#### Work required
Reproduce each line of the data below word for word, leaving out the pictures.

◇ ◇ ◇ ◇

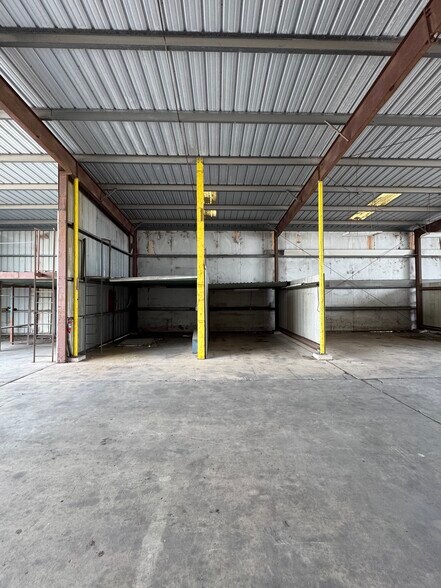 More Photos Of 2038 Saratoga Blvd, Corpus Christi Warehouse For Lease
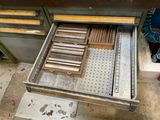 un tiroir rempli d'objets en bois dans une cuisine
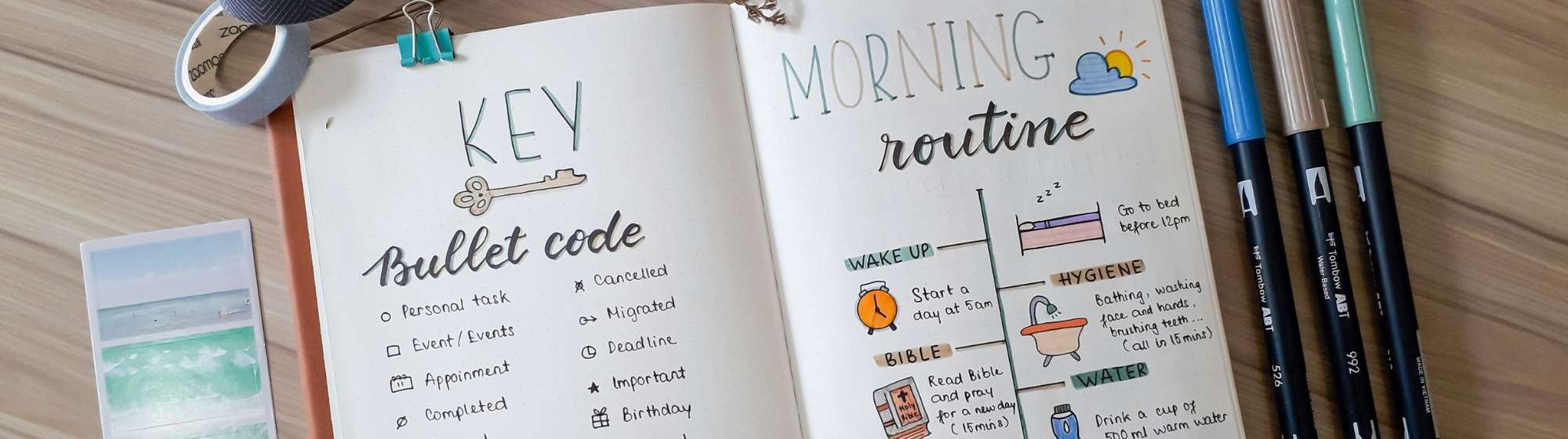 Matériel nécessaire pour créer un bullet journal avec carnet, feutres et accessoires
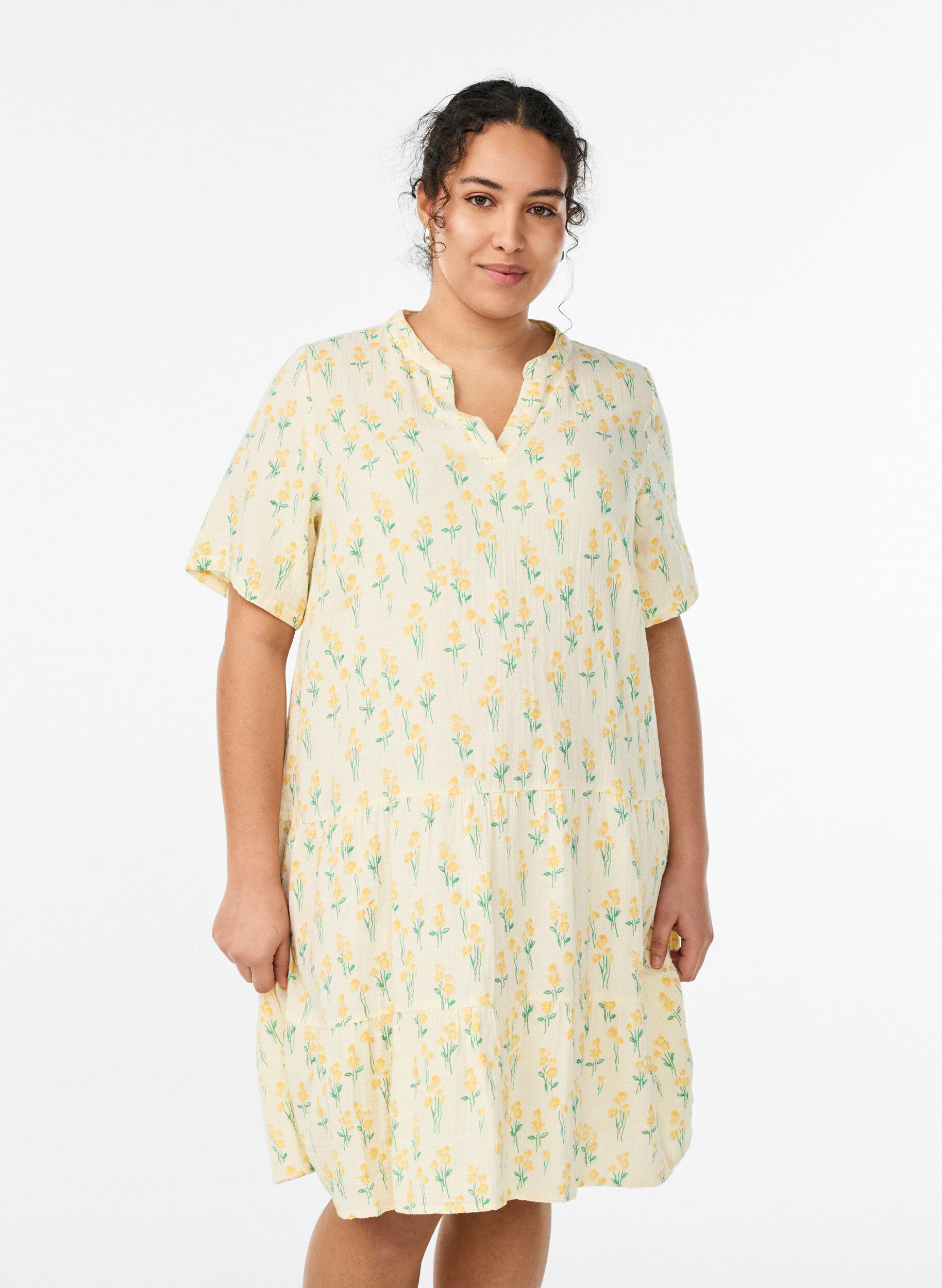 Kort a-linjeformad kl&auml;nning i bomullsmuslin, Gul, Model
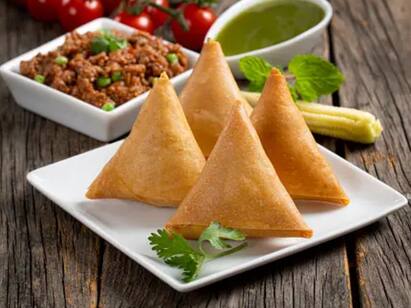 Hyderabadi Lukhmi Recipe tasty meat samosa Hyderabadi Lukhmi : சுவையான கீமா கறி சமோசா... ஹைதராபாத் லுக்மி எப்படி செய்வதென்று பார்க்கலாம்..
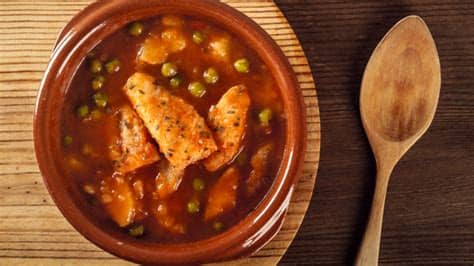 Tengo dos aficiones, la cocina y la experiencia de usuario. Receta de merluza en salsa con guisantes y garbanzos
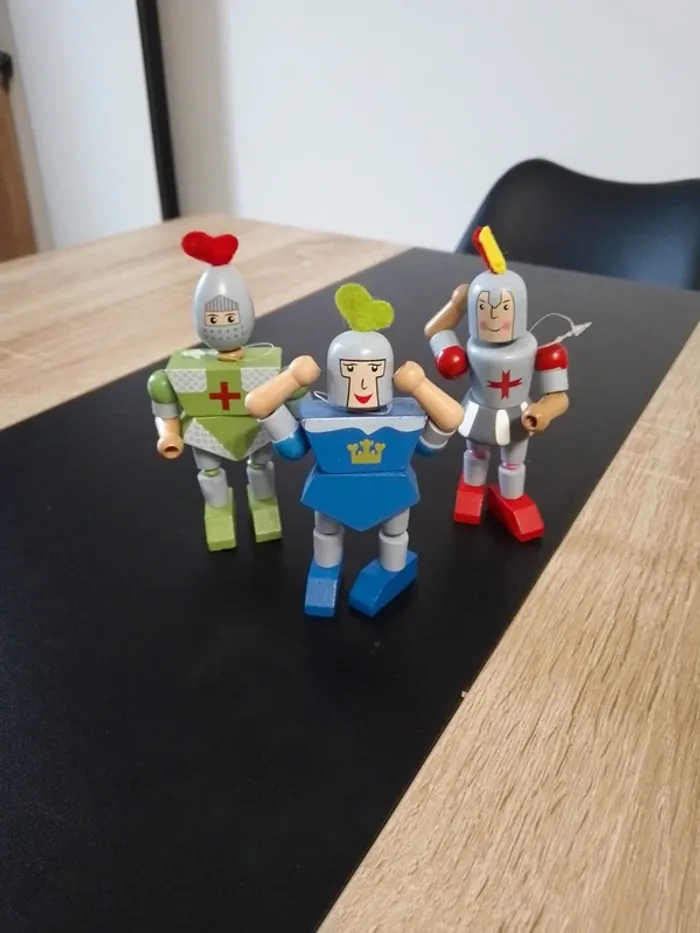 lot de 3 chevaliers en bois articulés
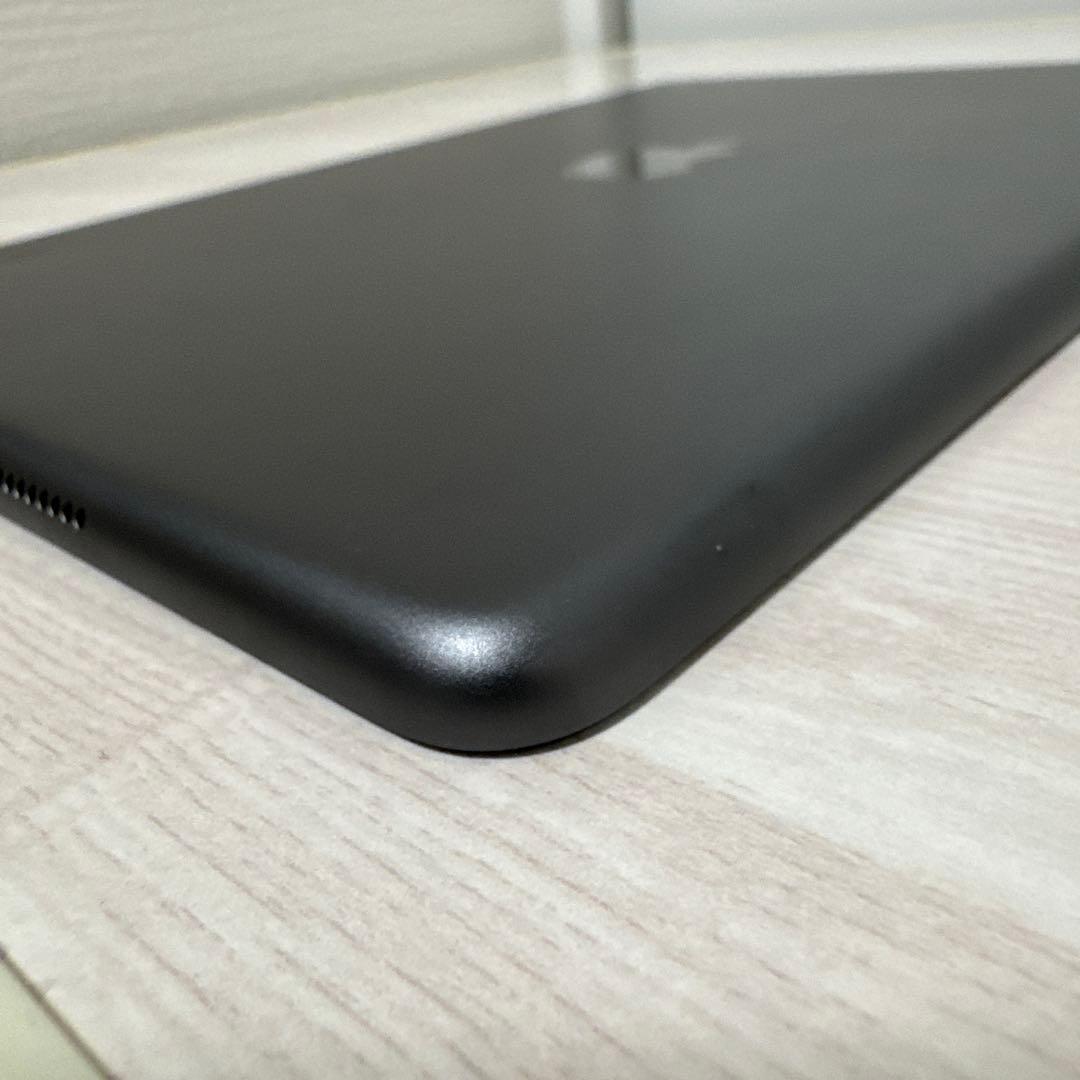 iPad 第7世代 Wi-Fiモデル 32GB スペースグレイ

◇ ◇ ◇ ◇

#### Exercise answer
 More Photos Of 2038 Saratoga Blvd, Corpus Christi Warehouse For Lease
 un tiroir rempli d'objets en bois dans une cuisine
 Matériel nécessaire pour créer un bullet journal avec carnet, feutres et accessoires
 Kort a-linjeformad kl&auml;nning i bomullsmuslin, Gul, Model
 Hyderabadi Lukhmi Recipe tasty meat samosa Hyderabadi Lukhmi : சுவையான கீமா கறி சமோசா... ஹைதராபாத் லுக்மி எப்படி செய்வதென்று பார்க்கலாம்..
 Tengo dos aficiones, la cocina y la experiencia de usuario. Receta de merluza en salsa con guisantes y garbanzos
 lot de 3 chevaliers en bois articulés
 iPad 第7世代 Wi-Fiモデル 32GB スペースグレイ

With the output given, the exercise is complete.